A mudança de paradigma deverá interferir em 95% dos casos que estão no STF e envolvem parlamentares, de acordo com um estudo feito pelo projeto Supremo em Números, da Fundação Getulio Vargas. Hoje, há 431 inquéritos e 101 ações penais contra políticos tramitando na principal Corte brasileira. Um processo pode ter mais de um único denunciado.

O mesmo levantamento da FGV concluiu também que, caso os processos desses políticos tramitassem em primeira instância, sua conclusão seria mais célere. E, possivelmente, as punições ocorreriam com maior frequência. Em duas de cada três ações penais o mérito da acusação contra o parlamentar sequer chega a ser avaliado pelo Supremo, em razão do declínio de competência (63,6% das decisões) ou da prescrição da pena (4,7% das decisões). Esse segundo caso ocorreu em uma ação penal contra o deputado Fernando Giacobo (PR-PR). Acusado pelos crimes de formação de quadrilha e falsificação ideológica, a denúncia levou 11 anos para ser analisada e prescreveu. Para o estudo, foram analisados casos que entraram na Corte entre 2006 e 2016.

Só na Lava Jato, há 80 pessoas com foro privilegiado com processos abertos no STF. Entre elas, o presidente da República, Michel Temer, quatro de seus ministros e ex-ministros (Moreira Franco, Eliseu Padilha, Helder Barbalho, Gilberto Kassab), além de 43 deputados federais, 3 governadores, 28 senadores e um ministro do Tribunal de Contas da União. A maioria delas deverá disputar a eleição. Apesar de a decisão do STF de restringir o foro estar perto da conclusão, em ela se confirmando, todos os casos envolvendo os políticos ainda terão de ser analisados individualmente.

Atualmente, cerca de 55.000 autoridades brasileiras têm a prerrogativa de foro. Entre eles estão juízes, ministros de cortes superiores, membros do ministério público, governadores, prefeitos, entre outros. O processo em análise trata apenas dos deputados federais e senadores.
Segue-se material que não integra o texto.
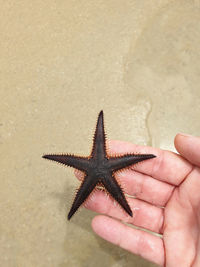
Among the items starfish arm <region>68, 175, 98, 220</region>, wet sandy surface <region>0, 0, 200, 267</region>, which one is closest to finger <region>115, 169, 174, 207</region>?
starfish arm <region>68, 175, 98, 220</region>

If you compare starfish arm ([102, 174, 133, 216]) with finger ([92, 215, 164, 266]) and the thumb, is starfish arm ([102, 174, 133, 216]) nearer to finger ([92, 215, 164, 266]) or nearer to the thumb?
finger ([92, 215, 164, 266])

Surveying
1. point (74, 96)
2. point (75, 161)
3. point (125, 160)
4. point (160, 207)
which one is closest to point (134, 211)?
point (160, 207)

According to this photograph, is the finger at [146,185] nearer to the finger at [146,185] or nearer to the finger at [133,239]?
the finger at [146,185]

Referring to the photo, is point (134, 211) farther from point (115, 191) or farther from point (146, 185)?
point (115, 191)

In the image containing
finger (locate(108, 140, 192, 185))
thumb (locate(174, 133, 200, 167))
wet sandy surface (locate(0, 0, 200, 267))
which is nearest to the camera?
thumb (locate(174, 133, 200, 167))

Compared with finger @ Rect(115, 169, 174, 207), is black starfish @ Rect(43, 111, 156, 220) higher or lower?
higher

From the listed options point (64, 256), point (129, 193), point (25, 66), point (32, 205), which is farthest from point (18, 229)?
point (25, 66)
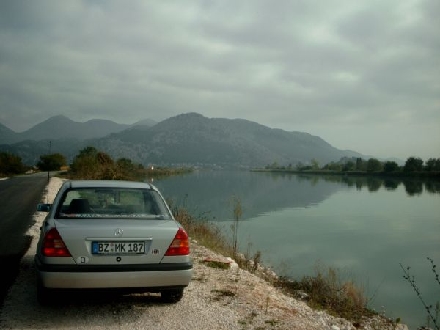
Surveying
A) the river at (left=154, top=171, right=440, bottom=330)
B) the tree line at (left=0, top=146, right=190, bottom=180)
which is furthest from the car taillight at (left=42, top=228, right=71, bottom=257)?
the tree line at (left=0, top=146, right=190, bottom=180)

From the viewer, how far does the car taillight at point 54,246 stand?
439 centimetres

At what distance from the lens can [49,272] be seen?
14.3 feet

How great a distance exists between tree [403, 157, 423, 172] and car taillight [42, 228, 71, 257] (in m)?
115

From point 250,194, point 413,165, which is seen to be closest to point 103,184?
point 250,194

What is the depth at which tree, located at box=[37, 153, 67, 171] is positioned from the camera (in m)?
89.3

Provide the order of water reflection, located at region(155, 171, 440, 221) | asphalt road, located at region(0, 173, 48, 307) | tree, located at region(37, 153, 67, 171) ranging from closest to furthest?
asphalt road, located at region(0, 173, 48, 307) < water reflection, located at region(155, 171, 440, 221) < tree, located at region(37, 153, 67, 171)

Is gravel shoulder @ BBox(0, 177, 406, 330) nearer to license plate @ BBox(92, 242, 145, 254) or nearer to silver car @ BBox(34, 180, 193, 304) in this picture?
silver car @ BBox(34, 180, 193, 304)

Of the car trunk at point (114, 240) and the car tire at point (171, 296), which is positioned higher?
the car trunk at point (114, 240)

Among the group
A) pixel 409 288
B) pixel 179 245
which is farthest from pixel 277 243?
pixel 179 245

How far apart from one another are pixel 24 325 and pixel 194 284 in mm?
2778

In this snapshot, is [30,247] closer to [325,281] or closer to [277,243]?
[325,281]

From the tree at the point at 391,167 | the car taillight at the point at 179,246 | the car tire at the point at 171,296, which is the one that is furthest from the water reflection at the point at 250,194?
the tree at the point at 391,167

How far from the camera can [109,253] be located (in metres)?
4.50

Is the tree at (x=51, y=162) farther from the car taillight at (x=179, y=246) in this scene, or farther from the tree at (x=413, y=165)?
the car taillight at (x=179, y=246)
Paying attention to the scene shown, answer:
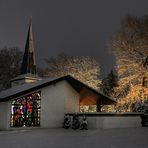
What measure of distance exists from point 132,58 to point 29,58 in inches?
499

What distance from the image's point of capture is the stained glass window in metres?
22.2

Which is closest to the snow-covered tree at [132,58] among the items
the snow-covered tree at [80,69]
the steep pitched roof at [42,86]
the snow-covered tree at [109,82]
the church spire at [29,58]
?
the steep pitched roof at [42,86]

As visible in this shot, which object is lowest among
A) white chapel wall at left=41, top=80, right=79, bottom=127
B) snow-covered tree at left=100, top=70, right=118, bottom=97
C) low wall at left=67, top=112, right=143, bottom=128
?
low wall at left=67, top=112, right=143, bottom=128

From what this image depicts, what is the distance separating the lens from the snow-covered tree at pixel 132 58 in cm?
2764

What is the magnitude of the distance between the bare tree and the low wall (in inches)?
982

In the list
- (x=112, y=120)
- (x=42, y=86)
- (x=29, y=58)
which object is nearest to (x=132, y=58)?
(x=112, y=120)

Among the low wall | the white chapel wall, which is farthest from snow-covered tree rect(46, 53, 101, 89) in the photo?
the low wall

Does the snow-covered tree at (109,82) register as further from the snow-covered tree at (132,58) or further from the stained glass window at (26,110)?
the stained glass window at (26,110)

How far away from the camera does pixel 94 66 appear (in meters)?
42.6

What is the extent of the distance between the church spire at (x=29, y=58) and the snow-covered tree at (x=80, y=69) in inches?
212

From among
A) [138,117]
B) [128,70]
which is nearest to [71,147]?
[138,117]

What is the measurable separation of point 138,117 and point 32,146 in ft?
42.4

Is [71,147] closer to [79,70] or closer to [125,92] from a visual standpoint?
[125,92]

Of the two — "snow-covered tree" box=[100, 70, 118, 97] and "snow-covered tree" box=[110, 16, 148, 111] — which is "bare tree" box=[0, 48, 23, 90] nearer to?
"snow-covered tree" box=[100, 70, 118, 97]
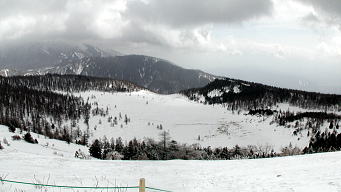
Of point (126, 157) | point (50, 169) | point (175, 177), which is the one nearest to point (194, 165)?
point (175, 177)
Mas há projetos em tramitação no Congresso Nacional que visam reduzir esses privilégios a apenas os presidentes dos poderes: Executivo, Legislativo e Judiciário.

"Provável privilégio pessoal"

Em seu voto como relator do processo, o ministro Luís Roberto Barroso ressaltou que só para receber uma denúncia a Corte leva quase 581 dias (pouco mais de 19 meses), enquanto que um juiz de primeira instância o faz em até uma semana. Disse Barroso: “Parece claro que se o foro privilegiado pretende ser, de fato, um instrumento para garantir o livre exercício de certas funções públicas, e não para acobertar a pessoa ocupante do cargo, não faz sentido estendê-lo aos crimes cometidos antes da investidura nesse cargo e aos que, cometidos após a investidura, sejam estranhos ao exercício de suas funções. Fosse assim, o foro representaria reprovável privilégio pessoal”. Esse entendimento foi acompanhado por sete colegas: Cármen Lúcia, Celso de Mello, Alexandre de Moraes, Rosa Webber, Edson Fachin e Luiz Fux.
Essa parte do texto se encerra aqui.